Output all of the data below exactly as it appears, leaving out the pictures.

## begin AVAILABLE DATA

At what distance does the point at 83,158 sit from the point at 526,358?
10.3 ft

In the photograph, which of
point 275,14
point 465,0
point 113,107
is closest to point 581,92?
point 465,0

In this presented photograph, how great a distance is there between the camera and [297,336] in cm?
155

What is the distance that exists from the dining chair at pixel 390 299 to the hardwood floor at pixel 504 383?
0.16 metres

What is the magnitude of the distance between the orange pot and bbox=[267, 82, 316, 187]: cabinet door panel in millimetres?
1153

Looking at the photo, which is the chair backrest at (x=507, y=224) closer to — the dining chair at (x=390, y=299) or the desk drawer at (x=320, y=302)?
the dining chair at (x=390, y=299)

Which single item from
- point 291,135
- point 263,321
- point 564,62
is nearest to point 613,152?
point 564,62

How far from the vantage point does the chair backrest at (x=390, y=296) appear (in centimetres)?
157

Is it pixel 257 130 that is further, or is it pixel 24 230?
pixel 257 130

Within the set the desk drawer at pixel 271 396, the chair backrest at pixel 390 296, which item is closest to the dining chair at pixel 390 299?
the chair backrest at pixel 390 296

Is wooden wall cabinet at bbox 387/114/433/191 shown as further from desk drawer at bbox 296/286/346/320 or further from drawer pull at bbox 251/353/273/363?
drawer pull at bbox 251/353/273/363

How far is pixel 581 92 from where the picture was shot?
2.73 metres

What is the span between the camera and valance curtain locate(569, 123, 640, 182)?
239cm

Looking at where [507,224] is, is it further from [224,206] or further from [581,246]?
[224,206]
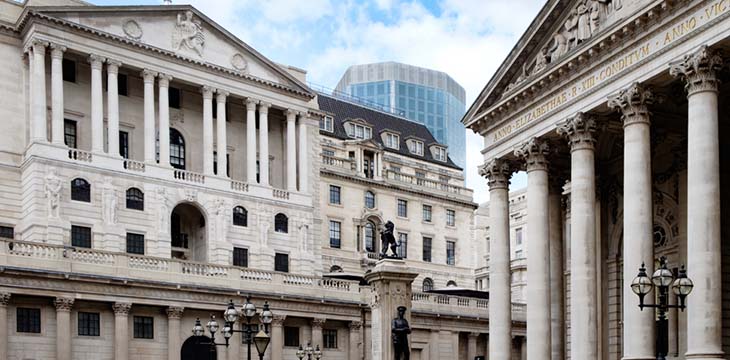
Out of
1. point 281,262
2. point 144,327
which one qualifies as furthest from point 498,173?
point 281,262

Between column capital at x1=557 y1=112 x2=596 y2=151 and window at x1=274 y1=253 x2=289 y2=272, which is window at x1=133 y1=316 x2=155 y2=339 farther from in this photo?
column capital at x1=557 y1=112 x2=596 y2=151

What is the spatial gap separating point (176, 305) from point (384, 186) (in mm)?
30433

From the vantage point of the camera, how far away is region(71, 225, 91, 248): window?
56.5 m

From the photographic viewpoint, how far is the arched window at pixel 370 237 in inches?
3169

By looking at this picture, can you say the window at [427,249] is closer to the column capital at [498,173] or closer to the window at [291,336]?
the window at [291,336]

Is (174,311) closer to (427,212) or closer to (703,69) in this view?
(703,69)

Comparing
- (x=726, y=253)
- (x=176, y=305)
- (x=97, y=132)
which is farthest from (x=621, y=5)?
(x=97, y=132)

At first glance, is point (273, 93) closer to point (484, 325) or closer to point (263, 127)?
point (263, 127)

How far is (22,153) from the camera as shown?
57.5m

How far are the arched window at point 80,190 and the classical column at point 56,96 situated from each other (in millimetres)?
2433

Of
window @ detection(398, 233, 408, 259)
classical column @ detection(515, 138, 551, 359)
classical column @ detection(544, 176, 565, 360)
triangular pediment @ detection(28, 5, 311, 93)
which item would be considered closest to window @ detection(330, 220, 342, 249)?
window @ detection(398, 233, 408, 259)

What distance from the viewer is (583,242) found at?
113ft

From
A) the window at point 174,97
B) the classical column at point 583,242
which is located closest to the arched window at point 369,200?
the window at point 174,97

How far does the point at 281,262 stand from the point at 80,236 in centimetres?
1420
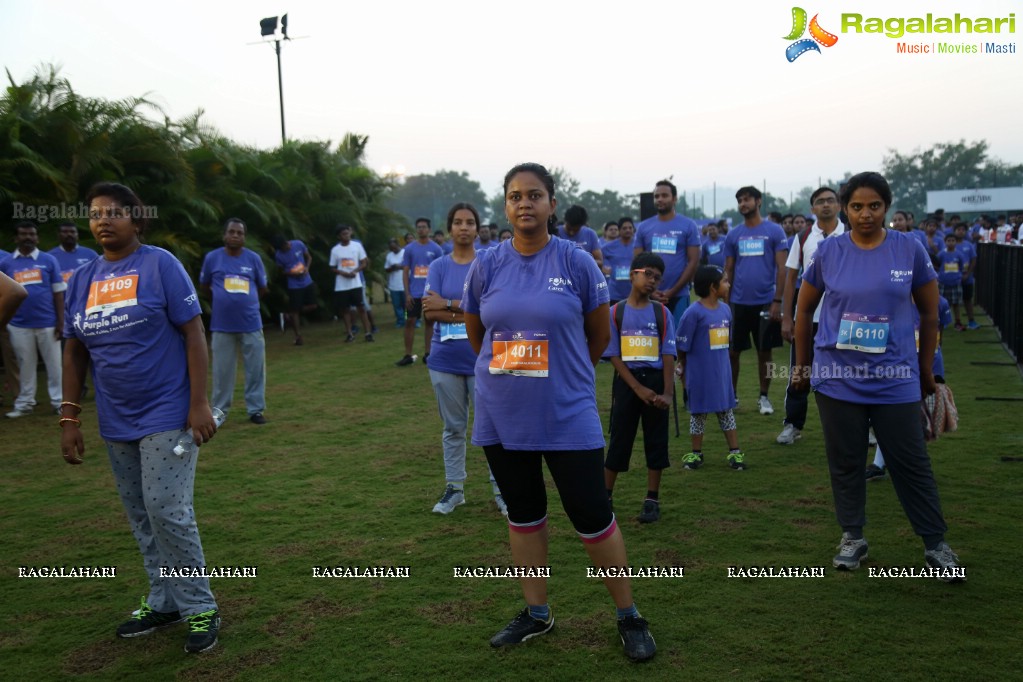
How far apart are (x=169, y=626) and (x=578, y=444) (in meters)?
2.35

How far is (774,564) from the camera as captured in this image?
484cm

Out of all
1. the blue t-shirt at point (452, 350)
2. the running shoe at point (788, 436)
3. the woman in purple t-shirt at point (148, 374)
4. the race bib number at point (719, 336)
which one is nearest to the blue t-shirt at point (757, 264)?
the running shoe at point (788, 436)

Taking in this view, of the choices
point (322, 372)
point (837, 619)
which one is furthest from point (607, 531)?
point (322, 372)

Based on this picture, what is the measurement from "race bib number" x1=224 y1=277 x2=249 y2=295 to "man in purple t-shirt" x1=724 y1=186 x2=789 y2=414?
4946mm

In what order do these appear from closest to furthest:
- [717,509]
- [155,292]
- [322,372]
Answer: [155,292] → [717,509] → [322,372]

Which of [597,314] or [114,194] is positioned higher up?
[114,194]

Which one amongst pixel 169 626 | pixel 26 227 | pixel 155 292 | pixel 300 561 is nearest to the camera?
pixel 155 292

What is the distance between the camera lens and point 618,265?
43.1ft

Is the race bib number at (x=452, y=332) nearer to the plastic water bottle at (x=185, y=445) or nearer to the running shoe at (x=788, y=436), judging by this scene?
the plastic water bottle at (x=185, y=445)

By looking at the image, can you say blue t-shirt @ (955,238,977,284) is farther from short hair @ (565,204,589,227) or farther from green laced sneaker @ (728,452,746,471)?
green laced sneaker @ (728,452,746,471)

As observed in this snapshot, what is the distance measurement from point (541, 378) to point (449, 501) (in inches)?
104

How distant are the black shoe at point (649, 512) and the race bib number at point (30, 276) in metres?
7.62

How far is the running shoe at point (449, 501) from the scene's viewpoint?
599 cm

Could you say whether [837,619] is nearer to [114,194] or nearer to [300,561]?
[300,561]
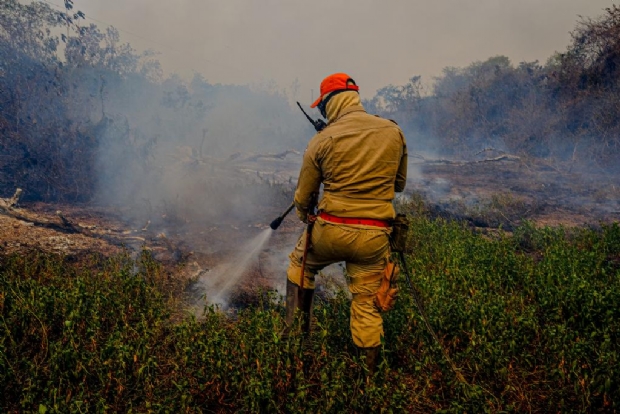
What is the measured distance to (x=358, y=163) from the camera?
2672 millimetres

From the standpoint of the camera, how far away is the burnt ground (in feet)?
17.9

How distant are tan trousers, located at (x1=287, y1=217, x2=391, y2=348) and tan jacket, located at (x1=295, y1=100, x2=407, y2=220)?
113 mm

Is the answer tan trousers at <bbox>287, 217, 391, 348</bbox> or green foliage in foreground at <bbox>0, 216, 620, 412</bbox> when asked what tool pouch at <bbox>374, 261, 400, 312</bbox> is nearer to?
tan trousers at <bbox>287, 217, 391, 348</bbox>

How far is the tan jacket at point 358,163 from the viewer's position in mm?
2678

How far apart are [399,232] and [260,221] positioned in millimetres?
5554

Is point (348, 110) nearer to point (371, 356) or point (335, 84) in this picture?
point (335, 84)

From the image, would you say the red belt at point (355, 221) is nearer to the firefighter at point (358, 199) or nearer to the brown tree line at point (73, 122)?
the firefighter at point (358, 199)

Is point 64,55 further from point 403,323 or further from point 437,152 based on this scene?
point 437,152

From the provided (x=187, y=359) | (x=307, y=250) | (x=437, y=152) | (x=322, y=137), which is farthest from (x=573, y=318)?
(x=437, y=152)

## end AVAILABLE DATA

• REPLY
At what distance does the point at 83,158 sit from the point at 526,358?
10.3 ft

In the photograph, which of
point 275,14
point 465,0
point 113,107
is closest to point 581,92?
point 465,0

In this presented photograph, how great a distance is there between the camera and [297,336] in cm?
155

What is the distance that exists from the dining chair at pixel 390 299 to the hardwood floor at pixel 504 383?
0.16 metres

What is the magnitude of the distance between the orange pot and bbox=[267, 82, 316, 187]: cabinet door panel in millimetres?
1153

Looking at the photo, which is the chair backrest at (x=507, y=224) closer to — the dining chair at (x=390, y=299) or the desk drawer at (x=320, y=302)?
the dining chair at (x=390, y=299)

Which single item from
- point 291,135
- point 263,321
- point 564,62
is nearest to point 613,152?
point 564,62

How far from the vantage point does the chair backrest at (x=390, y=296) appear (in centimetres)?
157

Is it pixel 257 130 that is further, or is it pixel 24 230?
pixel 257 130

Within the set the desk drawer at pixel 271 396, the chair backrest at pixel 390 296, which item is closest to the dining chair at pixel 390 299?
the chair backrest at pixel 390 296

Is wooden wall cabinet at bbox 387/114/433/191 shown as further from desk drawer at bbox 296/286/346/320 or further from drawer pull at bbox 251/353/273/363?
drawer pull at bbox 251/353/273/363

How far is pixel 581 92 from where the picture was shot?
2.73 metres

What is the span between the camera and valance curtain locate(569, 123, 640, 182)?
239cm

Looking at where [507,224] is, is it further from [224,206] or further from [581,246]?
[224,206]
Out of
1. point 281,262
2. point 144,327
which one qualifies as furthest from point 498,173?
point 281,262

Between column capital at x1=557 y1=112 x2=596 y2=151 and window at x1=274 y1=253 x2=289 y2=272, which is window at x1=133 y1=316 x2=155 y2=339 farther from in this photo?
column capital at x1=557 y1=112 x2=596 y2=151

What is the spatial gap separating point (176, 305) from point (384, 186) (in mm)?
30433

From the vantage point of the camera, how far away is region(71, 225, 91, 248): window?
56.5 m

From the photographic viewpoint, how far is the arched window at pixel 370 237 in inches?
3169

By looking at this picture, can you say the window at [427,249] is closer to the column capital at [498,173] or closer to the window at [291,336]?
the window at [291,336]

Is (174,311) closer to (427,212) or closer to (703,69) in this view?
(703,69)

Comparing
- (x=726, y=253)
- (x=176, y=305)
- (x=97, y=132)
which is farthest from (x=621, y=5)?
(x=97, y=132)

At first glance, is point (273, 93) closer to point (484, 325) or closer to point (263, 127)?
point (263, 127)

How far is (22,153) from the camera as shown?
57.5m

How far are the arched window at point 80,190 and the classical column at point 56,96 situated from each other (in millimetres)?
2433

Of
window @ detection(398, 233, 408, 259)
classical column @ detection(515, 138, 551, 359)
classical column @ detection(544, 176, 565, 360)
triangular pediment @ detection(28, 5, 311, 93)
which item would be considered closest to window @ detection(330, 220, 342, 249)?
window @ detection(398, 233, 408, 259)

What distance from the viewer is (583,242) found at?
113ft

From
A) the window at point 174,97
B) the classical column at point 583,242
which is located closest to the arched window at point 369,200?
the window at point 174,97

How far does the point at 281,262 stand from the point at 80,236 in centimetres?
1420
How far apart are (x=169, y=626) and (x=578, y=444) (in meters)?
2.35

How far is (774,564) from the camera as captured in this image?
484cm

Out of all
1. the blue t-shirt at point (452, 350)
2. the running shoe at point (788, 436)
3. the woman in purple t-shirt at point (148, 374)
4. the race bib number at point (719, 336)
which one is nearest to the blue t-shirt at point (757, 264)?
the running shoe at point (788, 436)

Taking in this view, of the choices
point (322, 372)
point (837, 619)
which one is furthest from point (607, 531)?
point (322, 372)

Based on this picture, what is the measurement from "race bib number" x1=224 y1=277 x2=249 y2=295 to "man in purple t-shirt" x1=724 y1=186 x2=789 y2=414?
4946mm

In what order do these appear from closest to furthest:
- [717,509]
- [155,292]
- [322,372]
Answer: [155,292] → [717,509] → [322,372]

Which of [597,314] or [114,194] is positioned higher up?
[114,194]

Which one amongst pixel 169 626 | pixel 26 227 | pixel 155 292 | pixel 300 561 is nearest to the camera?
pixel 155 292

What is the distance between the camera lens and point 618,265?
43.1ft

Is the race bib number at (x=452, y=332) nearer to the plastic water bottle at (x=185, y=445) or nearer to the running shoe at (x=788, y=436), judging by this scene?
the plastic water bottle at (x=185, y=445)

By looking at the image, can you say blue t-shirt @ (955,238,977,284) is farther from short hair @ (565,204,589,227) or farther from green laced sneaker @ (728,452,746,471)?
green laced sneaker @ (728,452,746,471)

As observed in this snapshot, what is the distance measurement from point (541, 378) to point (449, 501) (in inches)?
104

How distant are the black shoe at point (649, 512) and the race bib number at point (30, 276) in metres?
7.62

How far is the running shoe at point (449, 501) from the scene's viewpoint?
599 cm

Could you say whether [837,619] is nearer to [114,194] or nearer to [300,561]?
[300,561]
What is the measured distance to (x=358, y=163) from the camera?
2672 millimetres

From the standpoint of the camera, how far away is the burnt ground (in feet)?
17.9

How distant are tan trousers, located at (x1=287, y1=217, x2=391, y2=348) and tan jacket, located at (x1=295, y1=100, x2=407, y2=220)?
113 mm

Is the answer tan trousers at <bbox>287, 217, 391, 348</bbox> or green foliage in foreground at <bbox>0, 216, 620, 412</bbox> when asked what tool pouch at <bbox>374, 261, 400, 312</bbox> is nearer to?
tan trousers at <bbox>287, 217, 391, 348</bbox>

How far is the tan jacket at point 358,163 from the viewer's position in mm?
2678

How far apart are [399,232] and [260,221] positioned in millimetres?
5554

Is point (348, 110) nearer to point (371, 356) or point (335, 84) in this picture?
point (335, 84)

From the image, would you say the red belt at point (355, 221) is nearer to the firefighter at point (358, 199) or nearer to the brown tree line at point (73, 122)?
the firefighter at point (358, 199)

Is point 64,55 further from point 403,323 or further from point 437,152 based on this scene?
point 437,152

From the provided (x=187, y=359) | (x=307, y=250) | (x=437, y=152) | (x=322, y=137), which is farthest from (x=573, y=318)?
(x=437, y=152)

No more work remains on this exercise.